About a month ago I was at a panel on puppetry where the host started talking about the importance of eye contact for performances involving puppets. It's something that sounds like common sense, but he pointed out that it gets largely ignored by many performers who do not realize how large a part our eyes actually play. Considering this information alongside Orphan Black I am very thankful for Alexandre (as well as the creators for thinking to have her). There are a few behind-the-scenes videos that show Tatiana acting against a tennis ball attached to the top of a microphone stand. This is the "stand in" for Alison or Cosima, etc. and is meant to give her an eye line to perform against. But she's not actually looking into anyone's eyes. There's no one there for her to focus on. As you've pointed out here, Tatiana fully realizes that with Alexandre there her performance is echoed back to her. She has somewhere to look, someone to connect with and this really changes her performance. This leads me to wonder how might her performance change (or suffer?) were Alexandre not there for her to act against? Now, as we come up to season three, I feel as if Tatiana and Kathryn's connection as actresses has become more solidified by there time working closely together. It will therefore be very interesting to compare their performances against each other to Ari's with his own "clone double" (I am assuming he will have one). Also, how do these performances change over time? Not just technologically speaking, but in the sense of the spaces that the performers now inhabit and the emotions they are now able to give back to each other.
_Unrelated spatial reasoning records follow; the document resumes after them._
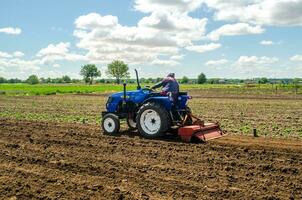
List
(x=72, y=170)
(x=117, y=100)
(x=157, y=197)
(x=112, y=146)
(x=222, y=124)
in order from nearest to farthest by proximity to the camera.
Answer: (x=157, y=197), (x=72, y=170), (x=112, y=146), (x=117, y=100), (x=222, y=124)

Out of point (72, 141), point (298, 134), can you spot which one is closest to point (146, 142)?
point (72, 141)

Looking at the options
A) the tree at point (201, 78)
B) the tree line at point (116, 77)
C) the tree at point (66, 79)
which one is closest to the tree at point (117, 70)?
the tree line at point (116, 77)

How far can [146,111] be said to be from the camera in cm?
1105

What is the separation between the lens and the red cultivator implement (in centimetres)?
1055

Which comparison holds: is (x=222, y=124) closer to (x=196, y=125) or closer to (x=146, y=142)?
(x=196, y=125)

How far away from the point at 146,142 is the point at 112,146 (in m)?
1.03

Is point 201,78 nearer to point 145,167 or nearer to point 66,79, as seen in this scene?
point 66,79

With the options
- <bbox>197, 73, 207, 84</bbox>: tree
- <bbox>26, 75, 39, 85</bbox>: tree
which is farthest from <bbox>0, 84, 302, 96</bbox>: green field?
<bbox>26, 75, 39, 85</bbox>: tree

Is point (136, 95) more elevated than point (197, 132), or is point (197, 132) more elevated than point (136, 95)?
point (136, 95)

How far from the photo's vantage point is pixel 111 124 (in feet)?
39.6

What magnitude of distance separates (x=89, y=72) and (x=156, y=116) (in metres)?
129

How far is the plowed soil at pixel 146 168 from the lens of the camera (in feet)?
20.7

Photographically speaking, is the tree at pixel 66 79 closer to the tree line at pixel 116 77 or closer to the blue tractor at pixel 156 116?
the tree line at pixel 116 77

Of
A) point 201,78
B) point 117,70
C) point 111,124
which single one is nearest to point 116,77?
point 117,70
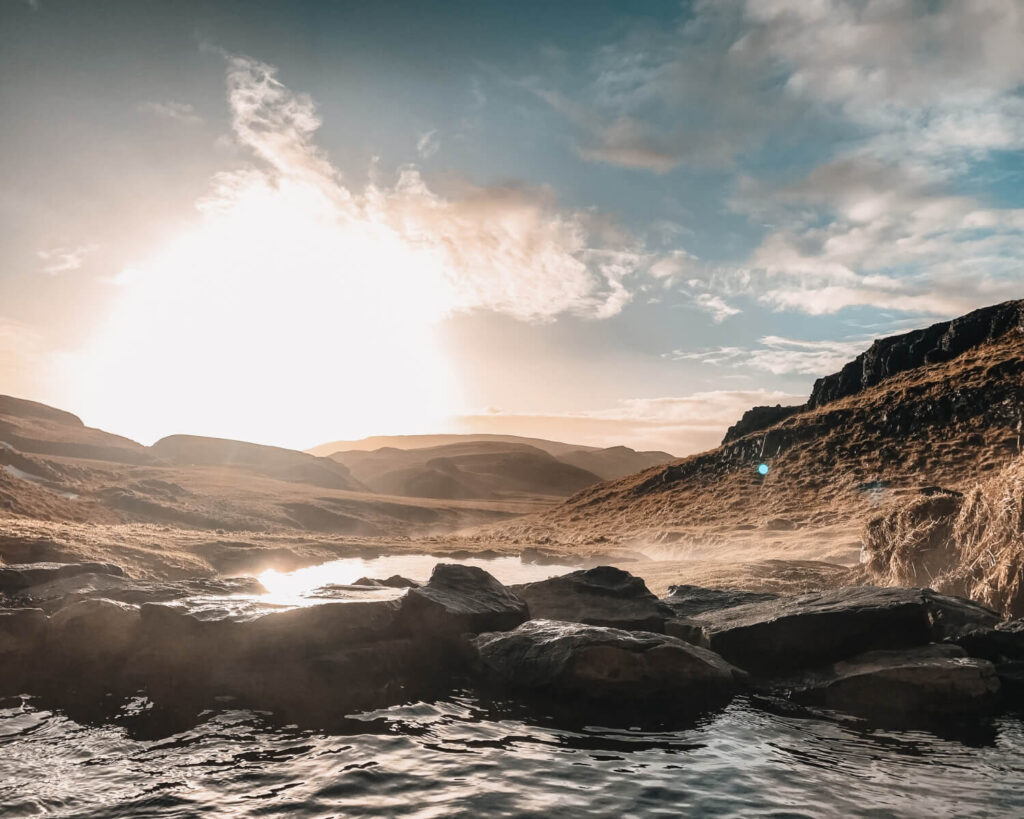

Fascinating! This recalls some of the early discussion about motion capture, and the debates about credit, recognition and awards for “synthespian” actors, in particular Andy Serkis and his portrayal of Gollum. But even though the face of Serkis was not seen onscreen, and even though many animators also played an indispensable role in bringing the character to life, Gollum was known as “his”character. Here, that ownership is missing but your framing of this performance as a “gift between actors” gives it a new depth. The change in the credits and the addition of the nurse cameo suggest that perhaps Alexandre, like Serkis, can help the public to imagine new kinds of acting in digital environments.